### Source text
..........

Reputation: 81

Extract text from div class with scrapy

I am using python along with scrapy. I want to extract the text from the div tag which is inside a div class. For example:

 <div class="ld-header">
    <h1>2013 Gulfstream G650ER  for Sale</h1>
    <div id="header-price">Price - $46,500,000</div>
</div>

I've extracted text from h1 tag

result.xpath('//div[@class="ld-header"]/h1/text()').extract()

but I can't extract Price. I've tried

'price': result.xpath('//div[@class="ld-header"]/div[@id="header-price"]/text()').extract()

Upvotes: 1

Answers (2)

Reputation: 1690

Try This one and you tell me :)

price = [x.replace('Price - ', '').replace('$', '') for x in result.xpath('//div[@class="ld-header"]/h1/text()').extract()]

This is a 'for' loop inside all the items in the extraction where you replace all the info you don't need with the 'replace()' method.

Upvotes: 1

Reputation: 434

As you have an id, you do not need to use the complete path to the element. Ids are unique per Webpage:

This Xpath:

//div[@id="header-price"]/text()

used on the give XML will return:

'Price - $46,500,000'

For debugging Xpath and CSS Selectors, I always find it helpful to use an online checker (just use Google to find some suggestions).

Upvotes: 1

..........

### Record extracts

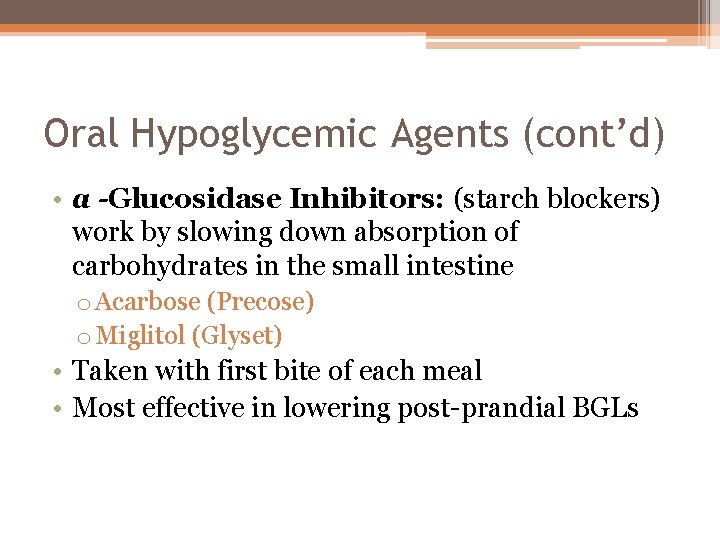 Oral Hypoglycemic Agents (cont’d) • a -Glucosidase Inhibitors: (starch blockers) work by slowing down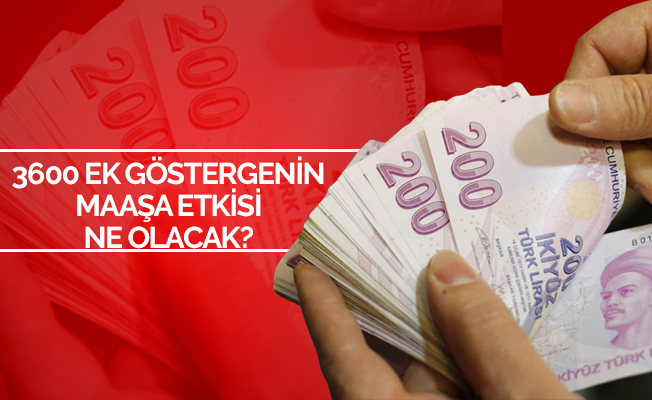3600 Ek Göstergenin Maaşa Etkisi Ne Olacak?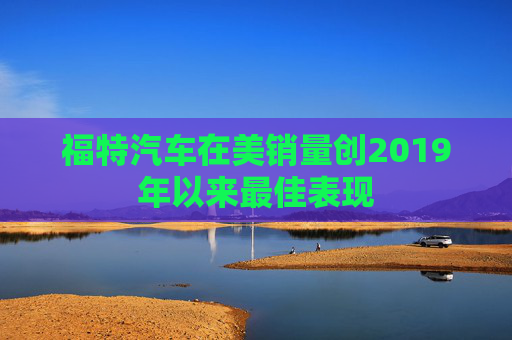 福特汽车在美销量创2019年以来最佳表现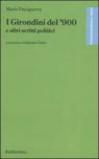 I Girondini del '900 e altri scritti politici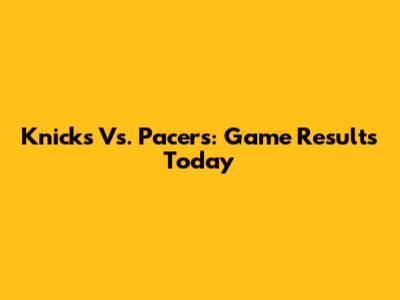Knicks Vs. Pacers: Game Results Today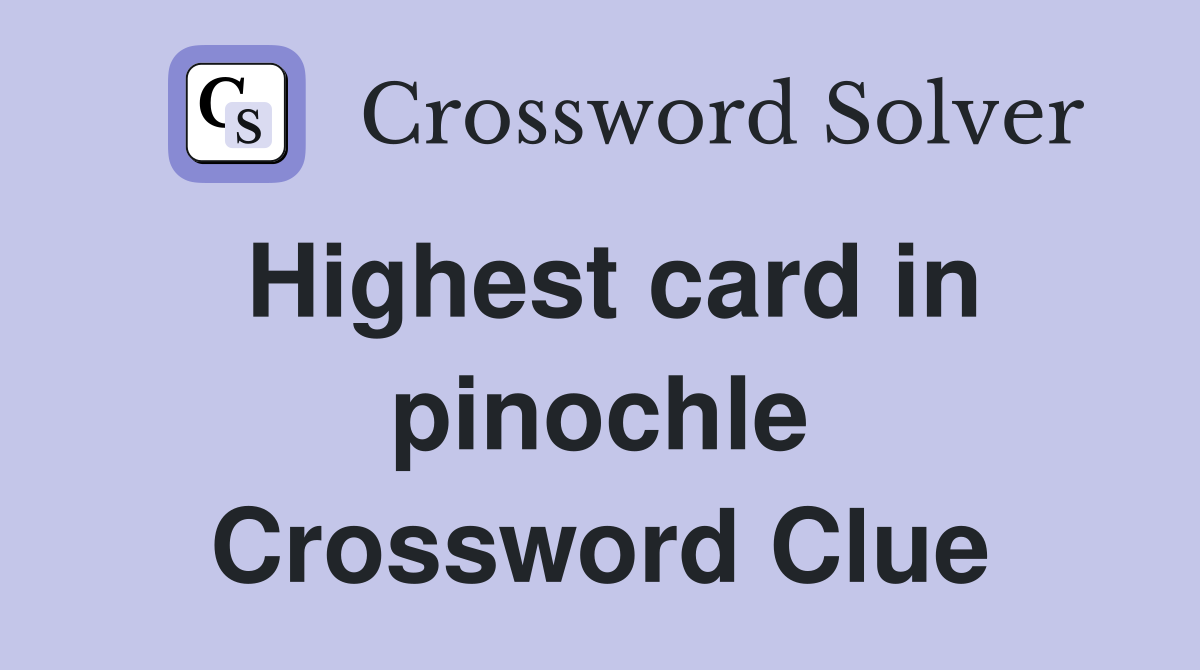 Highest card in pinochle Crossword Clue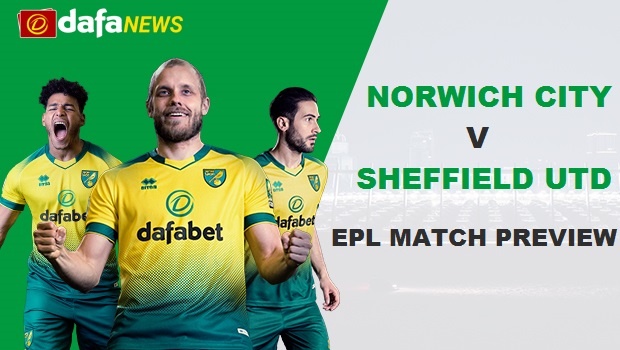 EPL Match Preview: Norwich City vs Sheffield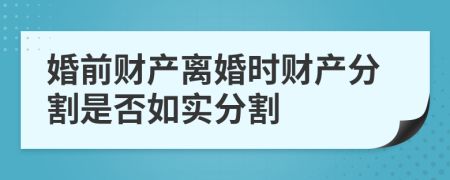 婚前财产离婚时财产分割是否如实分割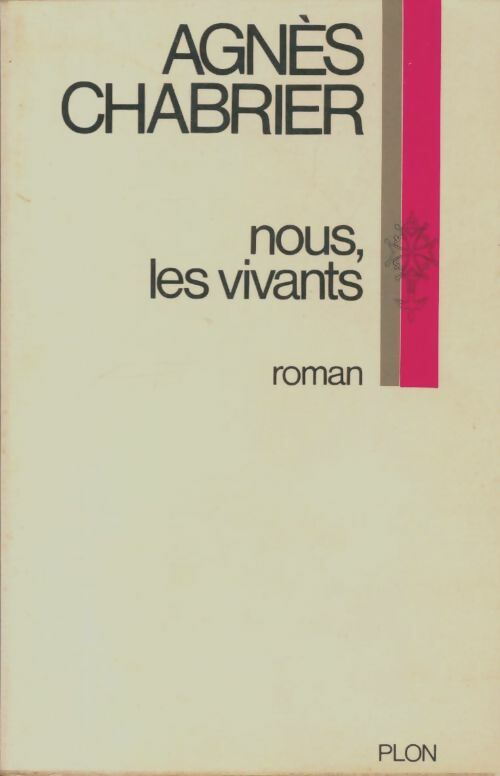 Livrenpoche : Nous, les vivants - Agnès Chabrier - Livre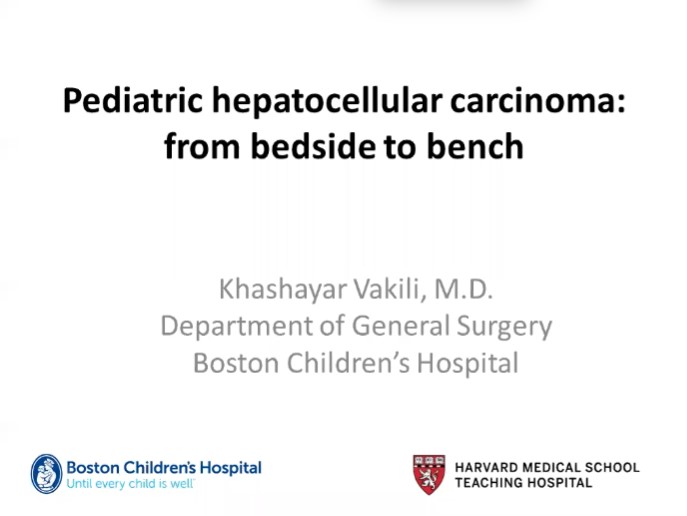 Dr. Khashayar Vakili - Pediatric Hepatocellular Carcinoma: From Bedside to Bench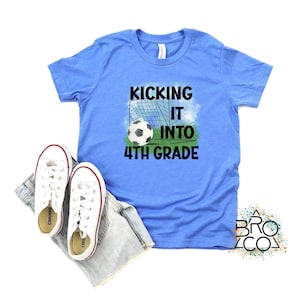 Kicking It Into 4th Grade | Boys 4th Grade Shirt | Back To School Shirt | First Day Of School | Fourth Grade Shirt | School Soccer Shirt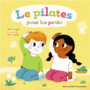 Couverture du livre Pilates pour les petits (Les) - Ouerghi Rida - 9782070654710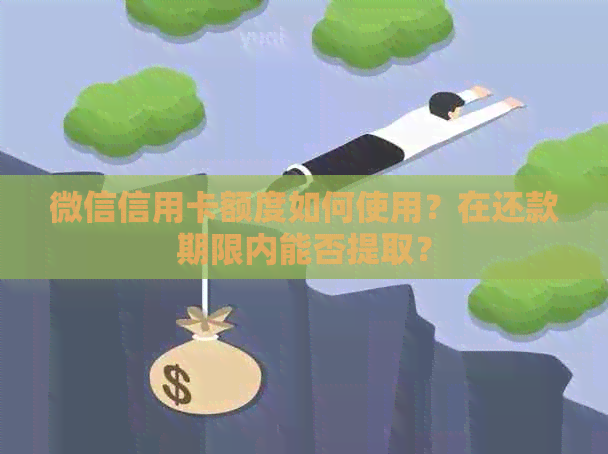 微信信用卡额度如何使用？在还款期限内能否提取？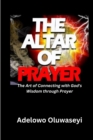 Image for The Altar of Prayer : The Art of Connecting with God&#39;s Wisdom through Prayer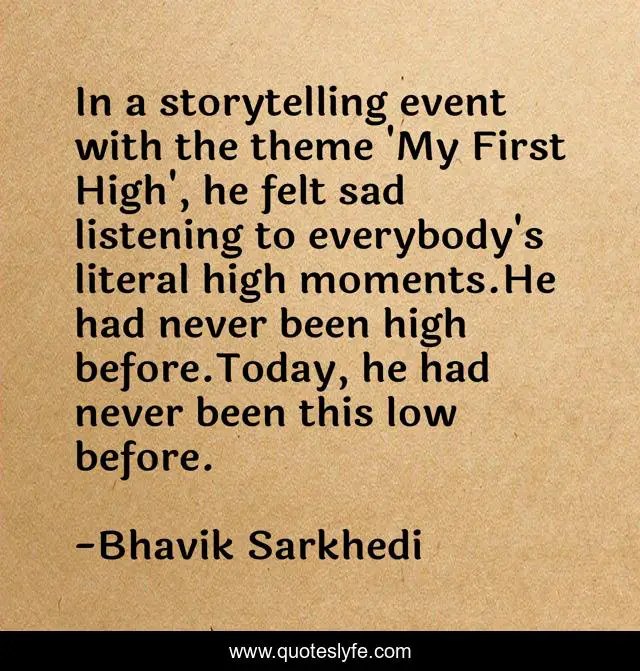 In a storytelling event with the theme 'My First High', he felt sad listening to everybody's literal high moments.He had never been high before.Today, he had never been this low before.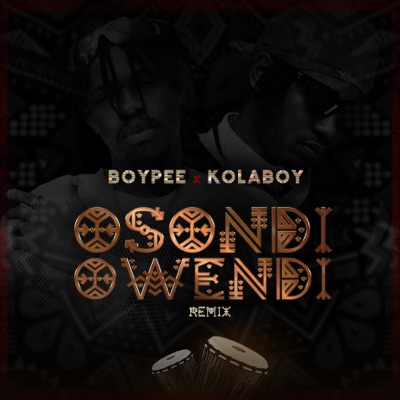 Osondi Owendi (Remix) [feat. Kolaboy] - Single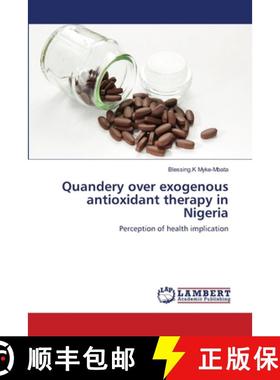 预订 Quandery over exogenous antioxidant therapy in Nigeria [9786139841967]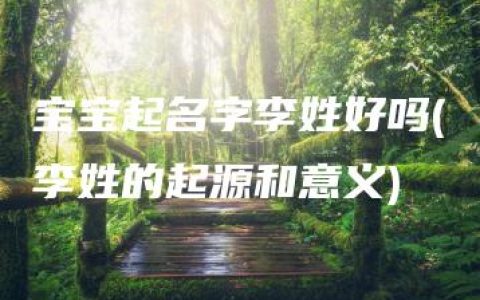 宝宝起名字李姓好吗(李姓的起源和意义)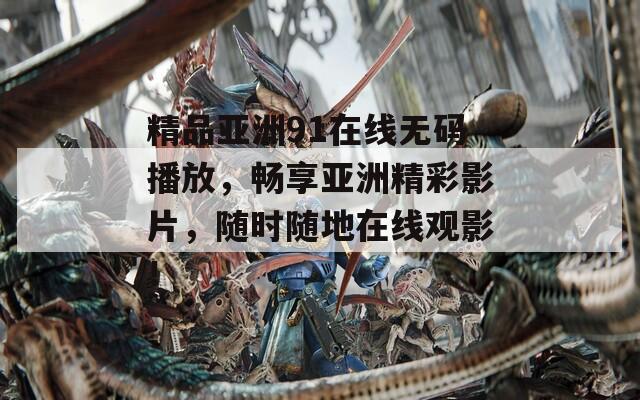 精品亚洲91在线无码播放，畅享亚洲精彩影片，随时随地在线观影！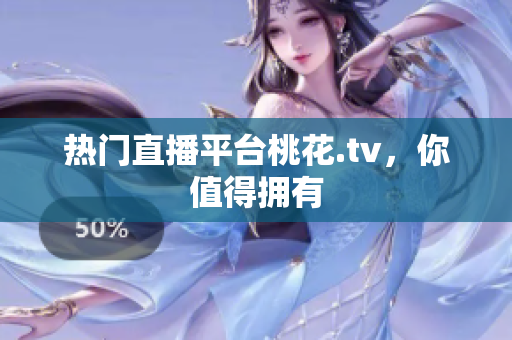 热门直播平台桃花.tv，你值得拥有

..........

### Your task
Could you pull out the part of the scrapy forum thread that begins at the words "Answers (2)" and stops after "the 'replace()' method.", copying it word for word?

### Output
Answers (2)

Reputation: 1690

Try This one and you tell me :)

price = [x.replace('Price - ', '').replace('$', '') for x in result.xpath('//div[@class="ld-header"]/h1/text()').extract()]

This is a 'for' loop inside all the items in the extraction where you replace all the info you don't need with the 'replace()' method.